We celebrated the 10th anniversary of the IMF’s research conference with an outstanding group of presenters and a record number of participants. The main topic of this year’s conference was “Financial Frictions and Macroeconomic Adjustment.”
Two days of scholarly exchange among researchers and policymakers focused on various themes related to the crisis. I’ve summarized here some of these themes along with their implications for future research.
1. Household leverage played a critical role in shaping the dynamics during the current U.S. recession. The first paper of the conference provided convincing evidence that the U.S. counties where household leverage had grown the most during the boom were also the ones that experienced the largest busts as measured by home prices, defaults, auto sales, and unemployment. Future research should focus on the policy implications of these findings, especially in the context of the role of monetary policy in mitigating the adverse effects of asset bubbles.
2. New insurance mechanisms are needed for the prevention of , and responses to, financial crises. The Mundell-Fleming lecture by Ricardo Caballero (MIT) drew a striking parallel between a sudden cardiac arrest and a financial crisis. The best option during a sudden cardiac arrest is to use a defibrillator. Ricardo argued that, using the analogy between the two events, we need to have “financial defibrillators” readily available during financial crises as well. It is beyond the scope of this blog to discuss the pros and cons of the clever insurance mechanism Ricardo designed, but it is obvious that we need to undertake more research to develop alternative mechanisms and clearly articulate their practical implications.
3. Balance sheet adjustment has come with reallocation of assets across financial players. One of the conference papers focused on the buying and selling of asset-backed securities during the current recession. It reported that sectors dependent on repo financing, including hedge funds and broker dealers, reduced their holdings of such securities, while the commercial banking sector increased during the past two years. While acknowledging the imprecise nature of these findings, the paper argues that government financing helped commercial banks absorb asset-backed securities. The greater message of the paper is that it is necessary to delve deeper into the details of the data in order to undertake a rigorous analysis of balance sheet adjustment. We need more of this type of research in order to have a better grasp of balance sheet adjustment over the business cycle.
4. Global banking flows play a critical role in the spread of the crisis. Another paper showed how large banks, both in the United States and elsewhere, had created and sold short-term asset backed securities worth more than one trillion dollars, and used the proceeds to invest in longer term assets. When the crisis came, these banks had to adjust, and this adjustment process determined how the crisis spread around the world. Global banks, not global imbalances, the paper concludes, are what led to the rapid spread of the crisis.
5. Debt overhang can have major macroeconomic effects. One of the conference papers presented a nice theoretical analysis of the interactions between debt overhang problems in the household and banking sectors. If households are underwater, consumption and saving decisions are no longer efficient. If banks are underwater, financing of new investments dwindles. The interactions between these can amplify shocks and prolong downturns. The paper argues that government bailouts of financial institutions can improve economic efficiency, but as the discussion of the paper makes it clear we now need more than ever good quality research about the policy implications of debt overhang.

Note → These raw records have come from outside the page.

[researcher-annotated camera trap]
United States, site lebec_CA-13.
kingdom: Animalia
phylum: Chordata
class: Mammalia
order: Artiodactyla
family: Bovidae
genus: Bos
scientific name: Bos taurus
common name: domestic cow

6. There are two-way linkages between the dynamics of financial intermediaries’ balance sheets and fluctuations in asset prices. Another conference paper explained how financial intermediaries’ balance sheet management can amplify asset price movements. Balance sheet positions of intermediaries determine their risk appetite, which in turn affects the supply of credit. Although monetary policy can influence the supply of credit through its impact on financial intermediaries’ balance sheets, our knowledge about the quantitative implications of different policy actions through this channel for the real economy is still in its infancy.
The conference also featured lively debates about the effectiveness of various policy interventions that took place during the crisis. These debates were a part of a broader discussion, triggered by the financial crisis, among economists about of the state of macroeconomic research over the past year. The climax of these debates took place at the concluding session of the conference, which featured an Economic Forum on “Macro-Financial Policies After the Crisis.”
As the Managing Director observed in his opening speech, one of the most important lessons we learned from the crisis is that we need to have a much better understanding of macro-financial linkages. This requires us to undertake rigorous, policy relevant research in both academia and research institutions around the world. This year’s Annual Research Conference provided an excellent collection of research papers serving exactly this purpose.
I thank the presenters, discussants, and participants for making the conference a great success.